Insbesondere, wenn (wie zum Beispiel hier) eine qualifizierte Vorlage zur Verfügung steht, kann die Korrespondenz im Leistungsverfahren ohne Weiteres in eigener Person bewältigt werden, ohne dass ein spezialisierter Rechtsanwalt beauftragt werden muss.
Manche Mandanten bestehen allerdings gleichwohl auf meiner Vertretung bereits im Leistungsverfahren – teilweise, weil sie krankheitsbedingt den diesbezüglichen Aufwand nicht mehr betreiben können oder wollen, teilweise aber auch nur, weil sie dann „ein besseres Gefühl“ haben.
In einem solchen Fall konnte ich kürzlich wieder ein erfreuliches Anerkenntnis mit nicht nur künftiger, sondern auch rückwirkender Leistung einerseits und ohne gutachterliche Prüfung durch den Versicherer andererseits erreichen.
Der Sachverhalt
In diesem Fall kam der Auftrag von einem Manager aus der Automobilbranche, der sich nach Jahren typischer Raubbau-Arbeit in einem desolaten gesundheitlichen Zustand befand.
Aufgrund der hohen Arbeitslast und der durchgängigen mentalen Anspannung ohne ausreichende Regenerationszeiten entwickelte die vergleichsweise junge Führungskraft eine schwere Depression, sogar mit psychotischen Symptomen.
Weder eine adäquate pharmakologische Therapie über einen längeren Zeitraum noch die entsprechende Psycho- und Gesprächstherapie konnten die einschlägige Symptomatik lindern, weshalb mein Mandant den Anforderungen seines „Hochleistungsberufes“ einfach nicht mehr gewachsen war:
Er kündigte das Arbeitsverhältnis aus gesundheitlichen Gründen und beauftragte mich mit der Anmeldung und Durchsetzung seiner Leistungsansprüche aus der privaten BU-Versicherung.
Das Verfahren
Nach Prüfung von Versicherungsunterlagen und medizinischen Befunden kam ich zu dem Ergebnis, dass tatsächlich Berufsunfähigkeit im Sinne der vereinbarten Bedingungen vorlag und somit ein Anspruch auf (rückwirkende) Leistungen bestand.
Ich erstellte also die sog. „Anzeige des Versicherungsfalls“, belegte die dortigen Angaben mit den vorliegenden fachärztlichen Bewertungen und versandte das Schreiben – nur eine Woche, nachdem die vollständigen Unterlagen in meiner Kanzlei vorlagen – an den BU-Versicherer.

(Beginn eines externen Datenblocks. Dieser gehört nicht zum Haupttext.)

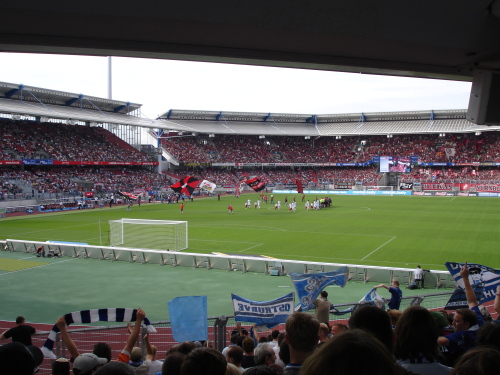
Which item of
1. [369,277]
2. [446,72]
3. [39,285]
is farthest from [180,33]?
[39,285]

Im zeitlichen Verlauf kam es dann zu diversen Nachfragen des Versicherers.
Zwar musste ich bei einer Anfrage durch Konzeption eines speziellen Fragebogens für einen der meinen Mandanten behandelnden Ärzte eingreifen, im wesentlichen beschränkten sich die Fragen des Versicherers jedoch auf die behandelnden Ärzte/Krankenhäuser sowie die weitere berufliche Situation meines Mandanten.
Das Ergebnis
Was lange währt, wird aber bekanntlich gut:
Am 22. Mai 2023 – ziemlich genau ein Kalenderjahr (!) nach meinem Leistungsantrag – erhielt ich dann die Nachricht, dass die Berufsunfähigkeit meines Mandanten anerkannt wurde.

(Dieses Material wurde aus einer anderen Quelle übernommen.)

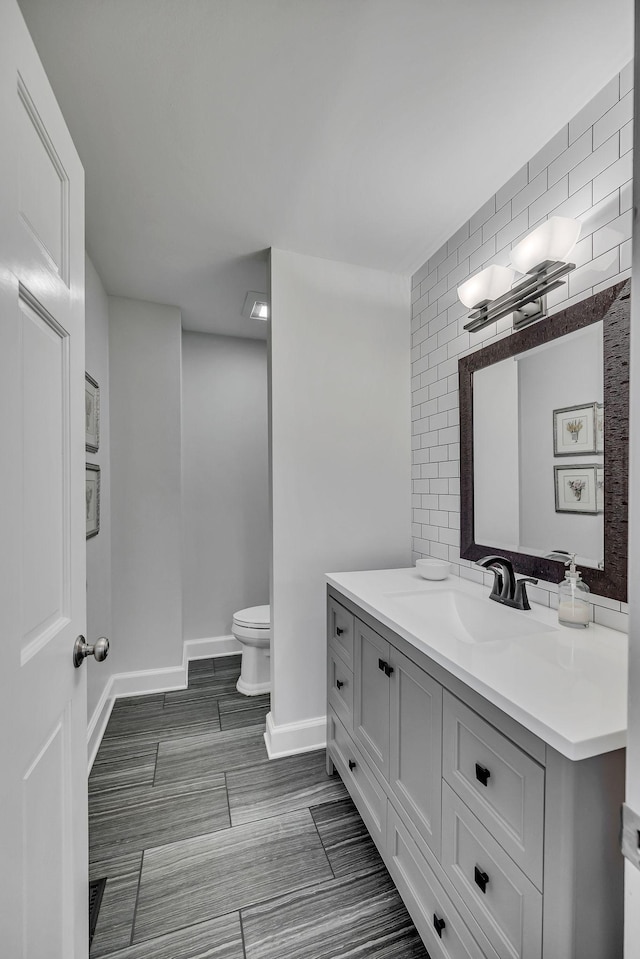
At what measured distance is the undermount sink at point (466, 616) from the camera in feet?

Erfreulich an der Leistungsentscheidung des Versicherers war, dass – dies hatte ich in meinem Antrag vorbereitet und rechtlich begründet – sogar rückwirkend bis zum 1. August 2021 geleistet wurde.
(Abhängig von den vereinbarten Versicherungsbedingungen ist es tatsächlich möglich, rückwirkende Leistungen zu erhalten, im Idealfall wie etwa bei diesem Mandat – sogar zurück bis zu dem Tag der Erstdiagnose der zugrundeliegenden Erkrankung).
Dies war deshalb sehr erfreulich, weil immerhin ein Betrag von etwas mehr als 66.000,- EUR ausgezahlt wurde, womit endlich der durch den krankheitsbedingten Wegfall des Einkommens ausgelöste Liquiditätsengpass entfiel.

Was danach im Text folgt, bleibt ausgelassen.